Exercise description →
Transcribe the whole listing below without changing a word, but leave out every image.

Input data →
══════════
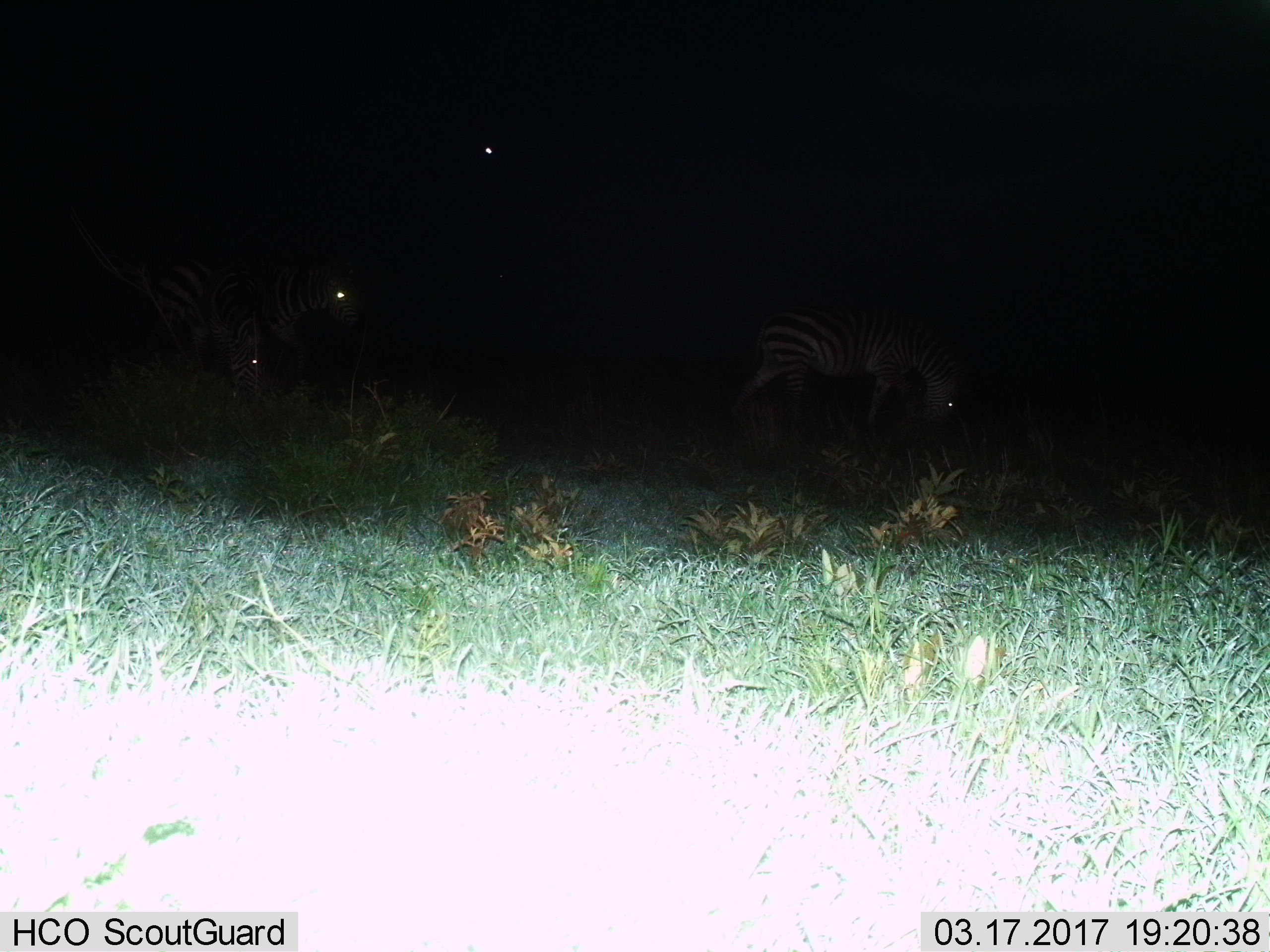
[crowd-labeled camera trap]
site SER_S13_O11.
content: unidentified animal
══════════
Finished task →
[crowd-labeled camera trap]
site SER_S13_O11.
content: unidentified animal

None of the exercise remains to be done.